Miller, who was Cairo bureau chief of The New York Times at the time, said Muhammad Salah's lawyer told her that he had been tortured by Israeli agents at the interrogation center but she saw no evidence of that.

"He was boasting, he was jaunty, there was no reason to believe that he had been subjected to that kind of treatment," Miller testified.

Salah, 53, and former university professor Abdelhaleem Ashqar, 48, are charged in a federal racketeering indictment with providing money and fresh recruits to the Islamic militant group Hamas in its campaign to topple the Israeli government.

The two men say they merely were trying to help impoverished Palestinians suffering under the Israeli army's occupation of the West Bank and Gaza Strip. They deny that they are Hamas members or support any form of terrorism.

Salah was arrested in Israel in January 1993 and served four and a half years in Israeli prisons before his release and return to Chicago.

He claims that he was deprived of sleep, hooded and forced to sit in a tiny chair with his hands cuffed behind his back before he made a series of statements to agents of the Shin Bet, the Israeli security agency.

Shin Bet interrogators using aliases and testifying before a courtroom cleared of spectators have said that Salah's statements were made voluntarily. ...

She testified that she flew to Israel in 1993 after reading about Salah's arrest and contacted aides to Israeli Prime Minister Yitzak Rabin, whom she described as a longtime friend.

Through Rabin and Shin Bet chief Yakov Perry, she was invited to visit the interrogation center in Ramallah provided that she would not reveal in any article she wrote that she had been there and seen Salah questioned. ...
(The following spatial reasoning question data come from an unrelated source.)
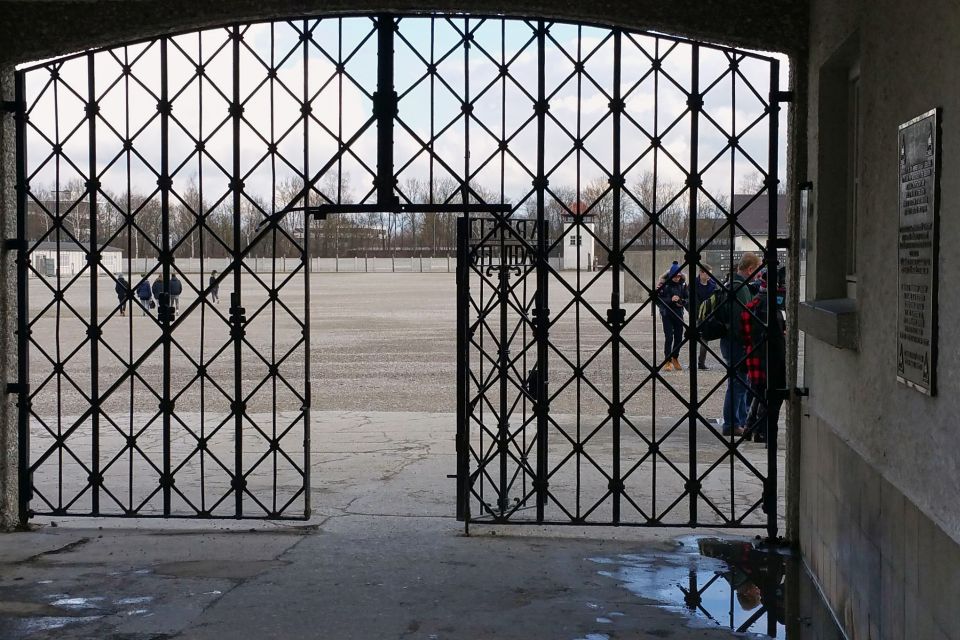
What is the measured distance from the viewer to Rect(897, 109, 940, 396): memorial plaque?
409 cm

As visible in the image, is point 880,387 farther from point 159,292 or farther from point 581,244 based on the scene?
point 159,292

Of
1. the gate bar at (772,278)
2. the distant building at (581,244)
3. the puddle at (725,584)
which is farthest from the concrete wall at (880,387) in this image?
the distant building at (581,244)

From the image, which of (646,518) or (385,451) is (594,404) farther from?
(646,518)

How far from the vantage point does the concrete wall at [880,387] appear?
3930mm

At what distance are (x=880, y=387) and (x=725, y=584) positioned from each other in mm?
2055

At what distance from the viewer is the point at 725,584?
6.68 m

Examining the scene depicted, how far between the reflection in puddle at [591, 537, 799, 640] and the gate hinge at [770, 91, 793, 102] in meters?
2.78

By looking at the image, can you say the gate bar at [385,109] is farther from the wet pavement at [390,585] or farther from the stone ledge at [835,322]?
the stone ledge at [835,322]

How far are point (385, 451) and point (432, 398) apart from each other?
11.8 feet

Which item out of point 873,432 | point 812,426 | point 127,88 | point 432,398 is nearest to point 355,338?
point 432,398

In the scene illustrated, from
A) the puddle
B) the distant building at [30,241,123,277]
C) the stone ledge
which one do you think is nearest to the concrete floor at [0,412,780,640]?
the puddle

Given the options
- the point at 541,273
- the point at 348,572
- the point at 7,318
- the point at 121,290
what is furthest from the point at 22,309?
the point at 121,290

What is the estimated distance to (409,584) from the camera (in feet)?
21.6

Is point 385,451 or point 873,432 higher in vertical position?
point 873,432
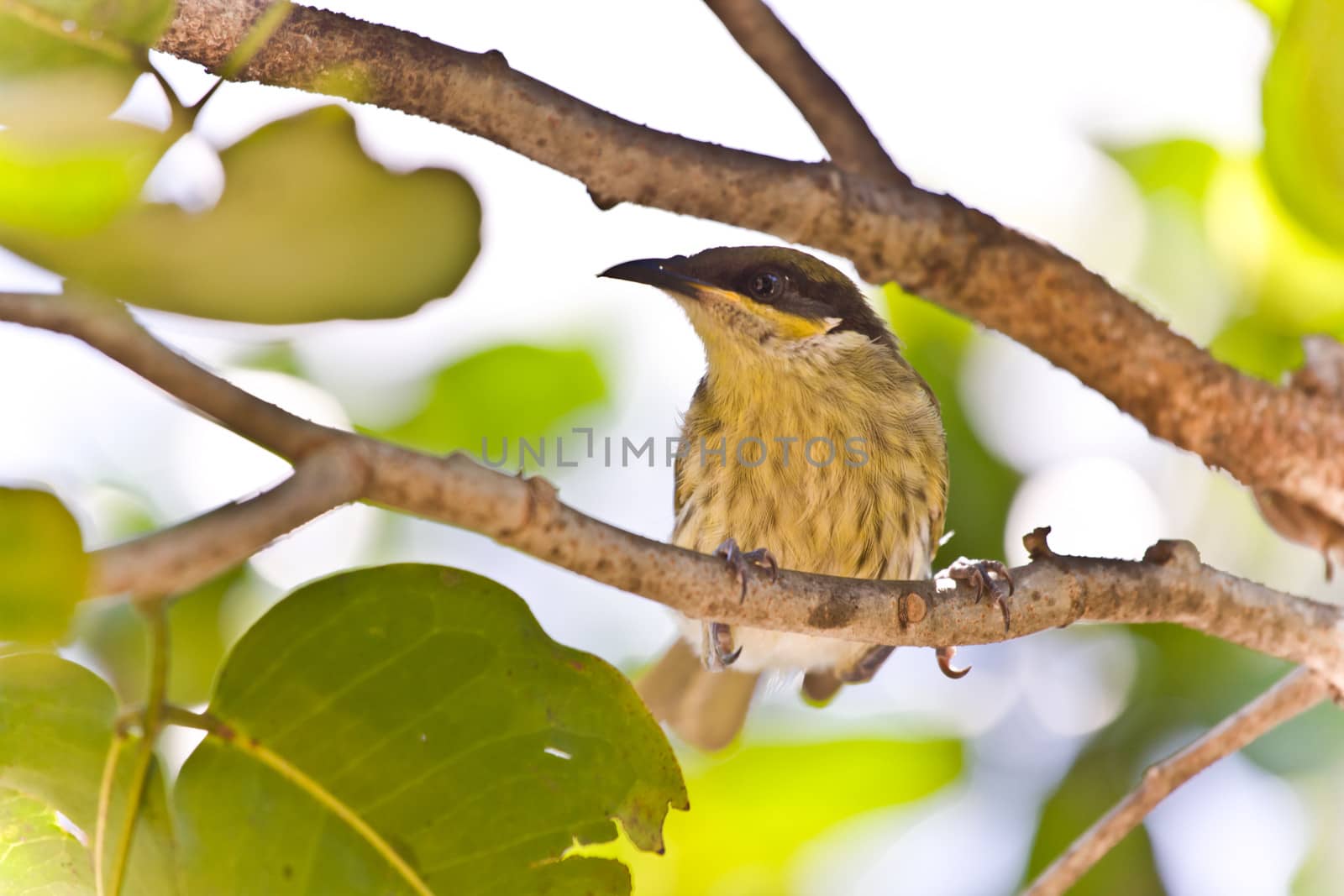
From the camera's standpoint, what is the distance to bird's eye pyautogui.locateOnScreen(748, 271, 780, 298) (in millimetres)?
4086

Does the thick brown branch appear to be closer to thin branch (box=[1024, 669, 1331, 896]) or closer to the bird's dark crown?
thin branch (box=[1024, 669, 1331, 896])

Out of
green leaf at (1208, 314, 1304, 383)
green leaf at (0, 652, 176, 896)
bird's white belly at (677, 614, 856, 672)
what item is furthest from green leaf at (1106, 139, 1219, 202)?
green leaf at (0, 652, 176, 896)

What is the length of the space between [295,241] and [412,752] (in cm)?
85

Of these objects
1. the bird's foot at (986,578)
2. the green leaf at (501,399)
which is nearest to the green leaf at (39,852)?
the bird's foot at (986,578)

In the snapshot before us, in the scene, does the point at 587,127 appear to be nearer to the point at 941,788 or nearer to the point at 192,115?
the point at 192,115

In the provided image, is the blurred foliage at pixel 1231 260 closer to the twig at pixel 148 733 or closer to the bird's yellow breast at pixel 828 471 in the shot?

Miller said she was taken to the interrogation center because the Israelis wanted her to write about Salah. He allegedly had already confessed that money to finance Hamas was coming out of the United States and Israeli officials wanted to draw U.S. attention to that. ...

Defense attorneys repeatedly tried to portray her as biased in favor of Israel. "Have you ever been used as a Mossad asset?" asked Salah attorney Michael Deutsch, referring to the Israeli intelligence service.

"No," Miller said. She left the courthouse in the company of a lawyer, refusing to stop to answer questions from reporters.

This is the same Judith Miller who testified to the "Plamegate" grand jury that she held a U.S. government security clearance, and who participated in U.S. military interrogation activities in Iraq.

I don't think that Salah's attorney asked the right question.